Top of Task material

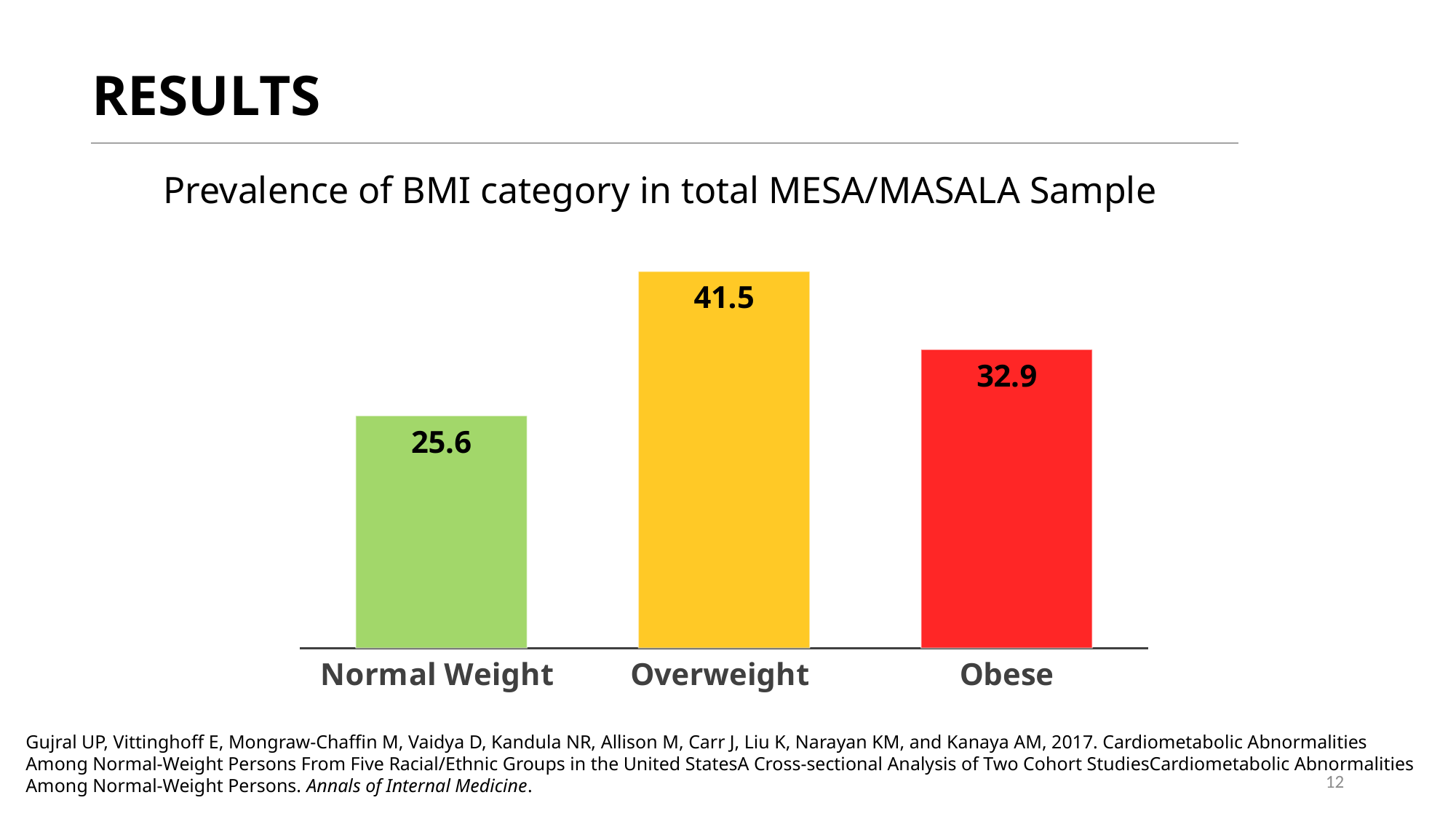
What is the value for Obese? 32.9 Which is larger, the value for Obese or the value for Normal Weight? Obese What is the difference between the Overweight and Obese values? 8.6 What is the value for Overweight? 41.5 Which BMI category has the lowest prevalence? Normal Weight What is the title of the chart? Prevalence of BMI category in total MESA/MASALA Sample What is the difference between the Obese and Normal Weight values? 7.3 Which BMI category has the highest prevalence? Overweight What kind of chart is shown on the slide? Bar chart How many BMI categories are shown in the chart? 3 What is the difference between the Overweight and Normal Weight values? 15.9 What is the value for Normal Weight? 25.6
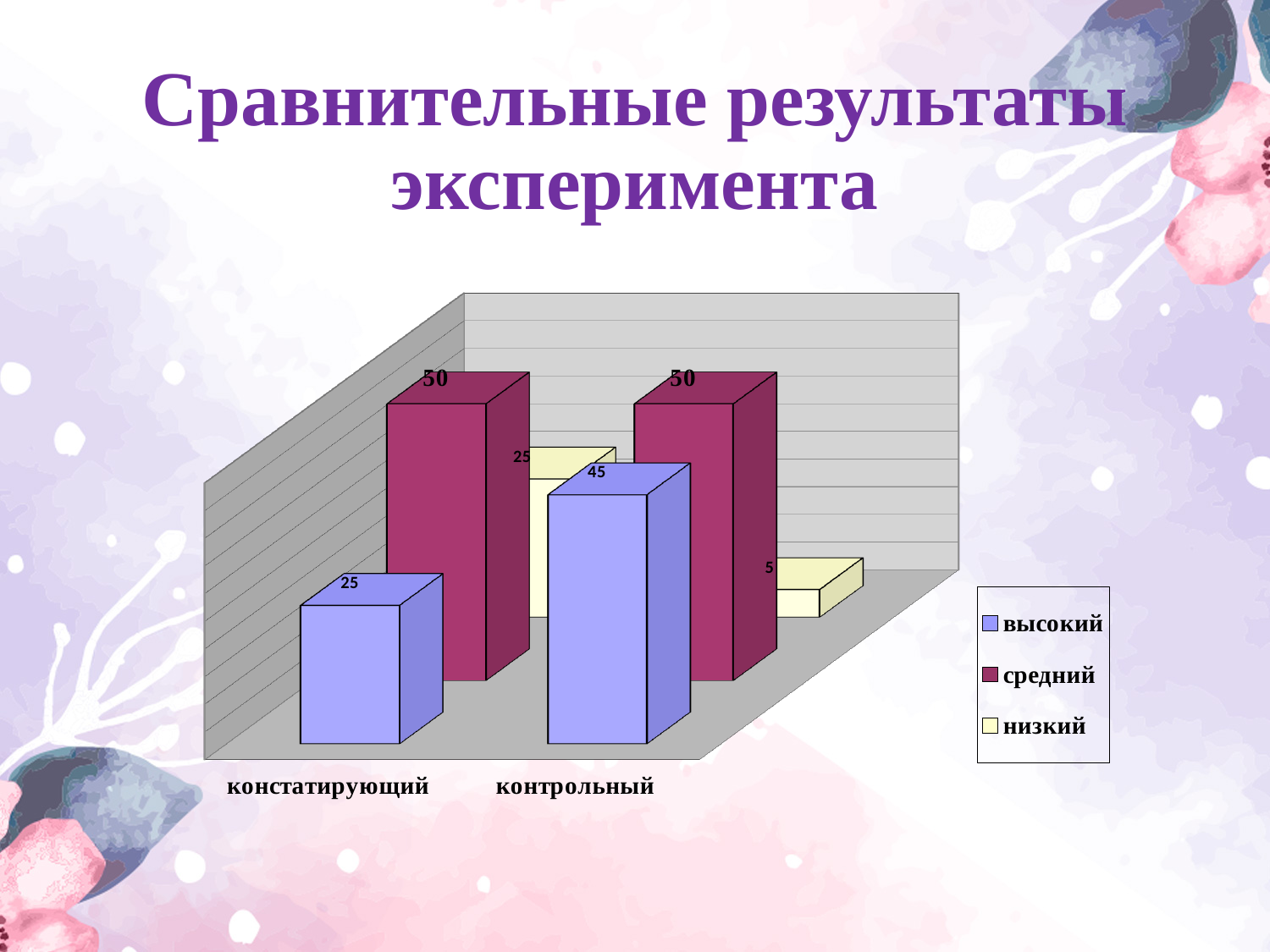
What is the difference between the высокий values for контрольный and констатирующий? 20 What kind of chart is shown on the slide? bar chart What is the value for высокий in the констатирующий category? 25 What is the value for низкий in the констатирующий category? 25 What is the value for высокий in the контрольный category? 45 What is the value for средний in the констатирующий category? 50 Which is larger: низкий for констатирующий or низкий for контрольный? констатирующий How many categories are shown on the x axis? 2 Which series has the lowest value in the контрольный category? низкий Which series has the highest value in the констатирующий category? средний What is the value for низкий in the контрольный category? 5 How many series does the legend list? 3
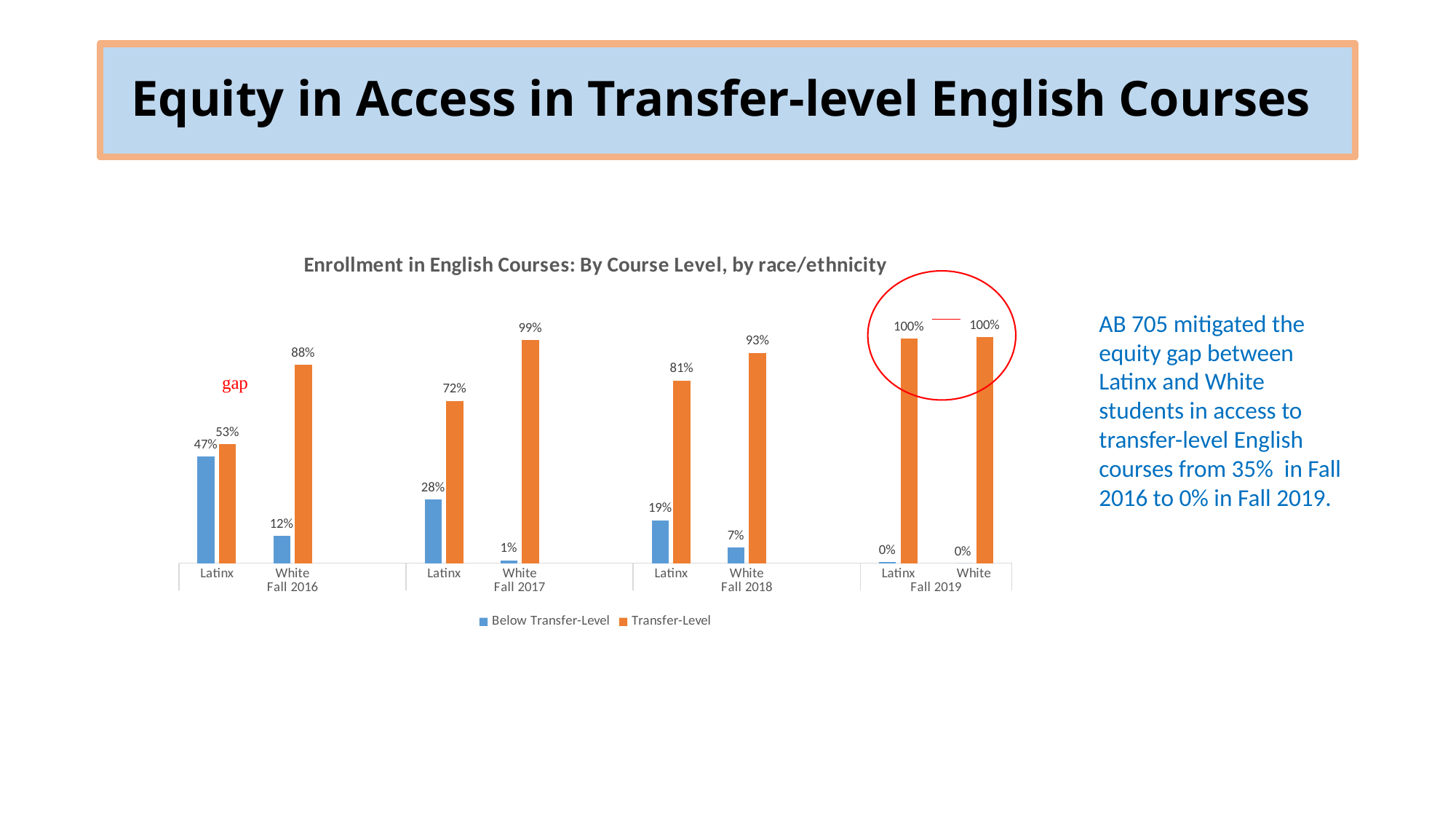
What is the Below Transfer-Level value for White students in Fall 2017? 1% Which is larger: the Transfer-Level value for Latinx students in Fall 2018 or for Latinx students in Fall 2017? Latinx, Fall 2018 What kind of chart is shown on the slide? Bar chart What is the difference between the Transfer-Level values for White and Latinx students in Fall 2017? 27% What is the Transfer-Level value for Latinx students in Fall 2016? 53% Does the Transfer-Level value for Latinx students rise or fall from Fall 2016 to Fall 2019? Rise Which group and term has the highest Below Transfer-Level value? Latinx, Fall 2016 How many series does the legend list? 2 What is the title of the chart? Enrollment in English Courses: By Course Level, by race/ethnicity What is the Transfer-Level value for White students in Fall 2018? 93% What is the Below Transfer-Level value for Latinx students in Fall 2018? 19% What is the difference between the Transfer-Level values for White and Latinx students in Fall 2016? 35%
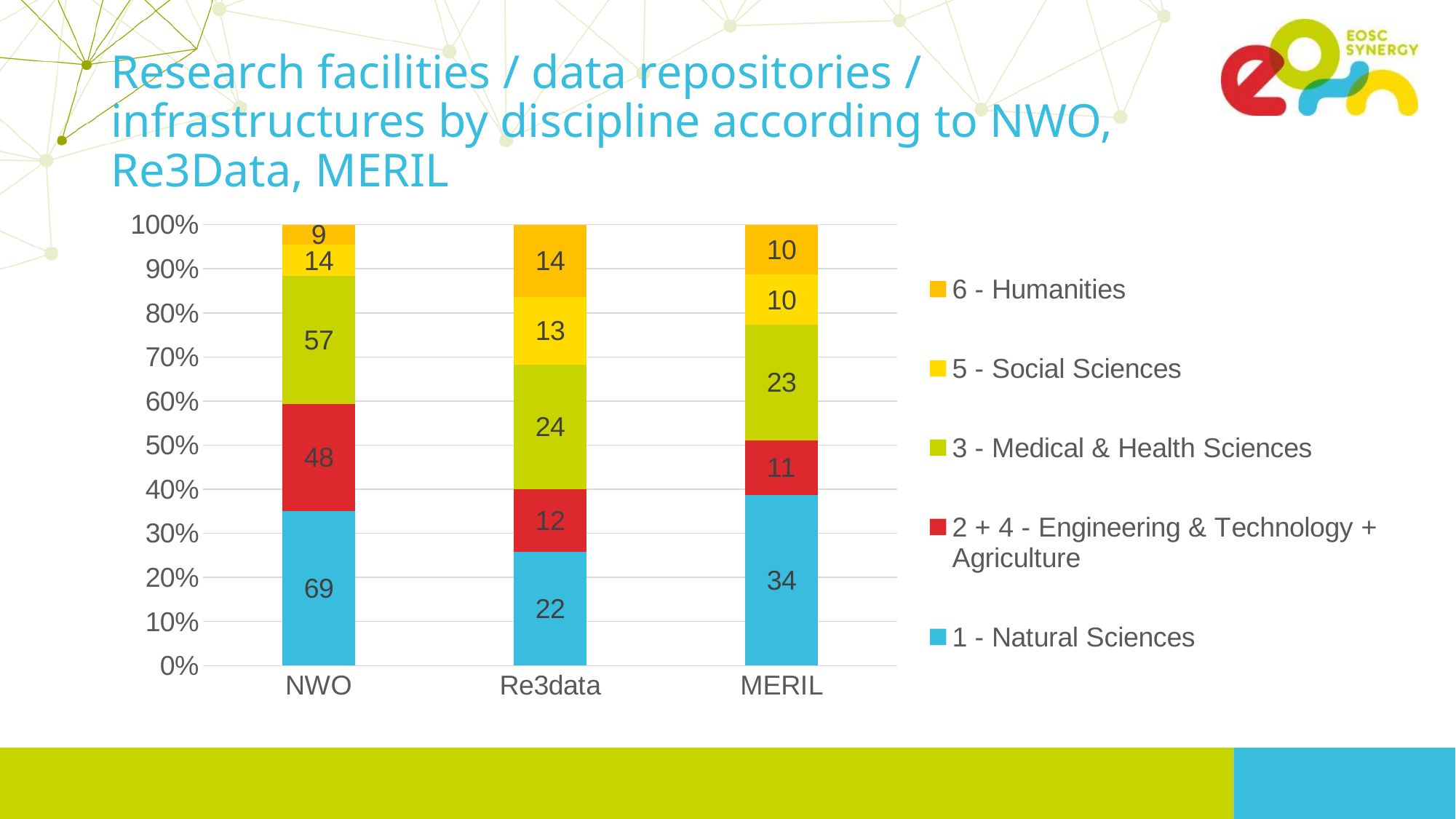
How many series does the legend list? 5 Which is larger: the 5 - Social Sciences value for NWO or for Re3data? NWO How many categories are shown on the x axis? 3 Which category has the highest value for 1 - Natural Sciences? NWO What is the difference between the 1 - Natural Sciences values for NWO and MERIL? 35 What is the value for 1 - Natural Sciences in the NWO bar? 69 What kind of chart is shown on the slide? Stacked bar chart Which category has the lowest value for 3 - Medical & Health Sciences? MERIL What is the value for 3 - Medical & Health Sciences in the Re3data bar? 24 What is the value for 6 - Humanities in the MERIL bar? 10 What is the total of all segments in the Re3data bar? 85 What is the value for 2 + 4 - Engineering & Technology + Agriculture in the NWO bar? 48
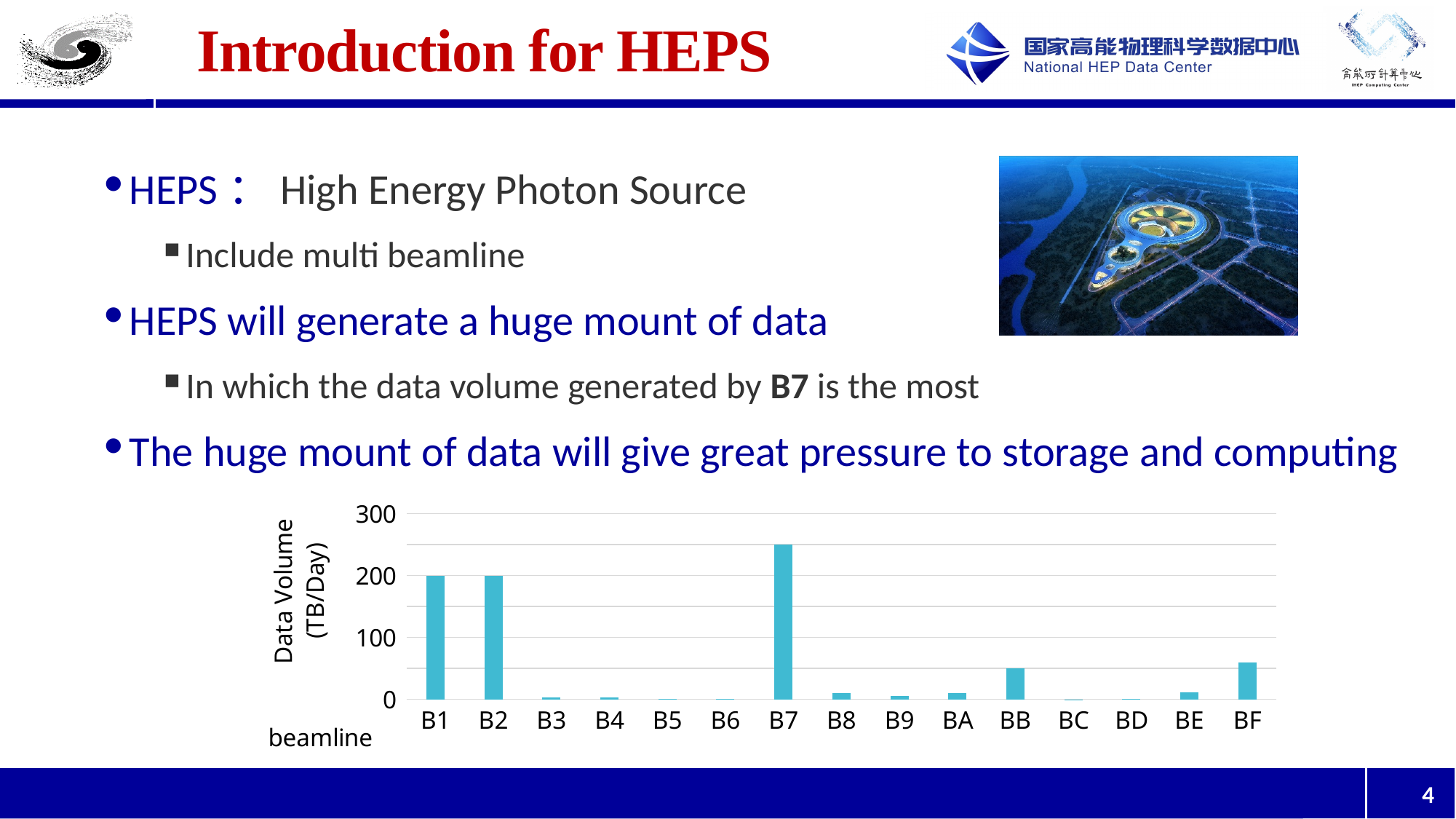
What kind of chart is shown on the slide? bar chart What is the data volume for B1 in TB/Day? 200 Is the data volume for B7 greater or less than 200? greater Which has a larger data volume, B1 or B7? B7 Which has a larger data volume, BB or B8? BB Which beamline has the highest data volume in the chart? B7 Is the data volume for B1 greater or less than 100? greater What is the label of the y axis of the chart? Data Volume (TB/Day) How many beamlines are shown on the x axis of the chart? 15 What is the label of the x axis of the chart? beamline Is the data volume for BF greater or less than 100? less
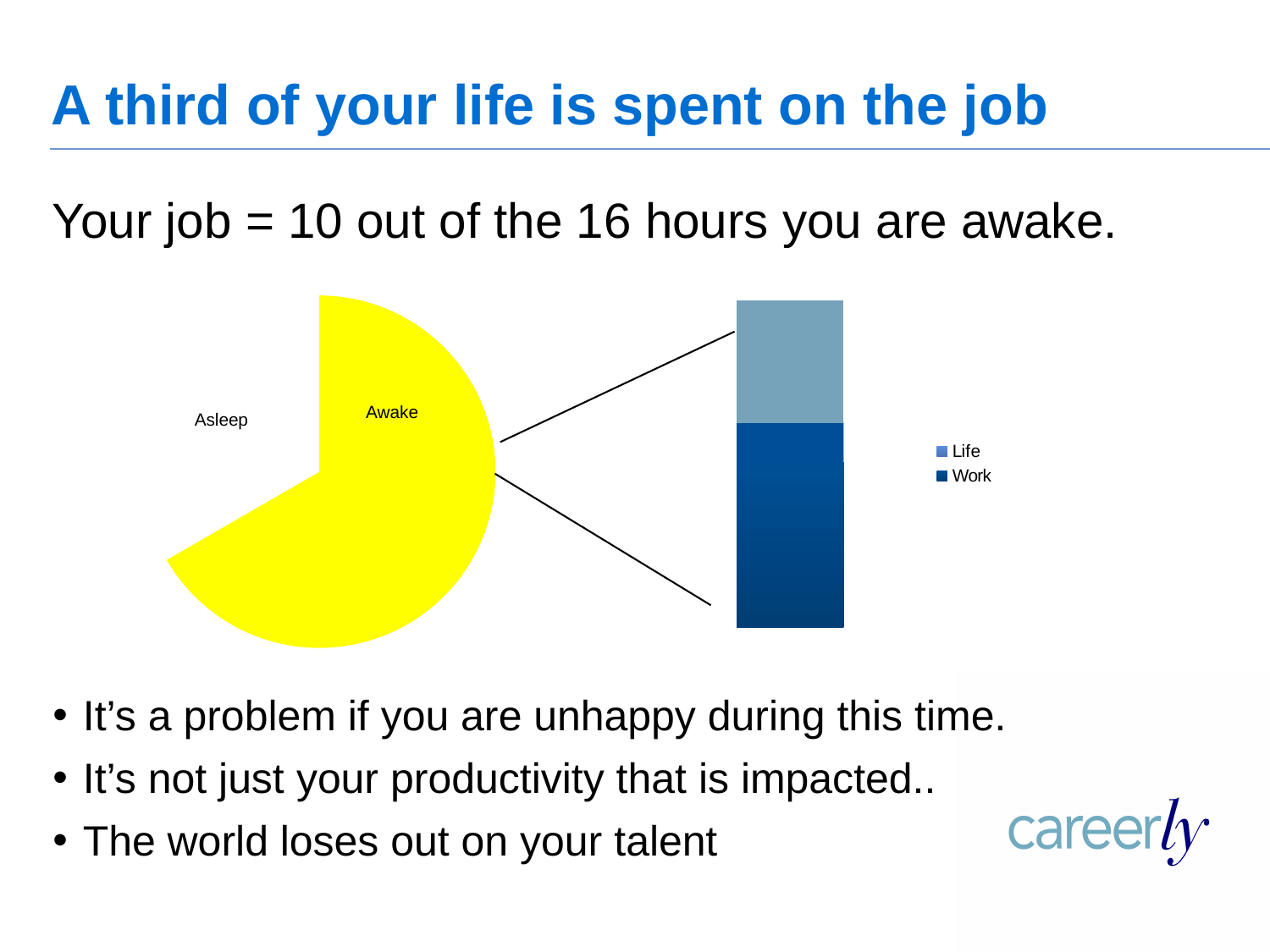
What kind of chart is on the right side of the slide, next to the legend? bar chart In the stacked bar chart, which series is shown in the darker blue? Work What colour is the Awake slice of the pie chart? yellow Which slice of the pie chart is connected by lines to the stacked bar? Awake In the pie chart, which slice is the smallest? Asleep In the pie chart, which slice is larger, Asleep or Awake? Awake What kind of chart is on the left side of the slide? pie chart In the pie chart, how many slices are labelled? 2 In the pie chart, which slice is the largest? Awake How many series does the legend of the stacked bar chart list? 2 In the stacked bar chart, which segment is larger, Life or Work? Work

Bottom of Task material

# Exercise instructions
Extract all of the text from the material above verbatim, line by line, and omit the pictures.

# Exercise solution
What is the value for Obese? 32.9 Which is larger, the value for Obese or the value for Normal Weight? Obese What is the difference between the Overweight and Obese values? 8.6 What is the value for Overweight? 41.5 Which BMI category has the lowest prevalence? Normal Weight What is the title of the chart? Prevalence of BMI category in total MESA/MASALA Sample What is the difference between the Obese and Normal Weight values? 7.3 Which BMI category has the highest prevalence? Overweight What kind of chart is shown on the slide? Bar chart How many BMI categories are shown in the chart? 3 What is the difference between the Overweight and Normal Weight values? 15.9 What is the value for Normal Weight? 25.6
What is the difference between the высокий values for контрольный and констатирующий? 20 What kind of chart is shown on the slide? bar chart What is the value for высокий in the констатирующий category? 25 What is the value for низкий in the констатирующий category? 25 What is the value for высокий in the контрольный category? 45 What is the value for средний in the констатирующий category? 50 Which is larger: низкий for констатирующий or низкий for контрольный? констатирующий How many categories are shown on the x axis? 2 Which series has the lowest value in the контрольный category? низкий Which series has the highest value in the констатирующий category? средний What is the value for низкий in the контрольный category? 5 How many series does the legend list? 3
What is the Below Transfer-Level value for White students in Fall 2017? 1% Which is larger: the Transfer-Level value for Latinx students in Fall 2018 or for Latinx students in Fall 2017? Latinx, Fall 2018 What kind of chart is shown on the slide? Bar chart What is the difference between the Transfer-Level values for White and Latinx students in Fall 2017? 27% What is the Transfer-Level value for Latinx students in Fall 2016? 53% Does the Transfer-Level value for Latinx students rise or fall from Fall 2016 to Fall 2019? Rise Which group and term has the highest Below Transfer-Level value? Latinx, Fall 2016 How many series does the legend list? 2 What is the title of the chart? Enrollment in English Courses: By Course Level, by race/ethnicity What is the Transfer-Level value for White students in Fall 2018? 93% What is the Below Transfer-Level value for Latinx students in Fall 2018? 19% What is the difference between the Transfer-Level values for White and Latinx students in Fall 2016? 35%
How many series does the legend list? 5 Which is larger: the 5 - Social Sciences value for NWO or for Re3data? NWO How many categories are shown on the x axis? 3 Which category has the highest value for 1 - Natural Sciences? NWO What is the difference between the 1 - Natural Sciences values for NWO and MERIL? 35 What is the value for 1 - Natural Sciences in the NWO bar? 69 What kind of chart is shown on the slide? Stacked bar chart Which category has the lowest value for 3 - Medical & Health Sciences? MERIL What is the value for 3 - Medical & Health Sciences in the Re3data bar? 24 What is the value for 6 - Humanities in the MERIL bar? 10 What is the total of all segments in the Re3data bar? 85 What is the value for 2 + 4 - Engineering & Technology + Agriculture in the NWO bar? 48
What kind of chart is shown on the slide? bar chart What is the data volume for B1 in TB/Day? 200 Is the data volume for B7 greater or less than 200? greater Which has a larger data volume, B1 or B7? B7 Which has a larger data volume, BB or B8? BB Which beamline has the highest data volume in the chart? B7 Is the data volume for B1 greater or less than 100? greater What is the label of the y axis of the chart? Data Volume (TB/Day) How many beamlines are shown on the x axis of the chart? 15 What is the label of the x axis of the chart? beamline Is the data volume for BF greater or less than 100? less
What kind of chart is on the right side of the slide, next to the legend? bar chart In the stacked bar chart, which series is shown in the darker blue? Work What colour is the Awake slice of the pie chart? yellow Which slice of the pie chart is connected by lines to the stacked bar? Awake In the pie chart, which slice is the smallest? Asleep In the pie chart, which slice is larger, Asleep or Awake? Awake What kind of chart is on the left side of the slide? pie chart In the pie chart, how many slices are labelled? 2 In the pie chart, which slice is the largest? Awake How many series does the legend of the stacked bar chart list? 2 In the stacked bar chart, which segment is larger, Life or Work? Work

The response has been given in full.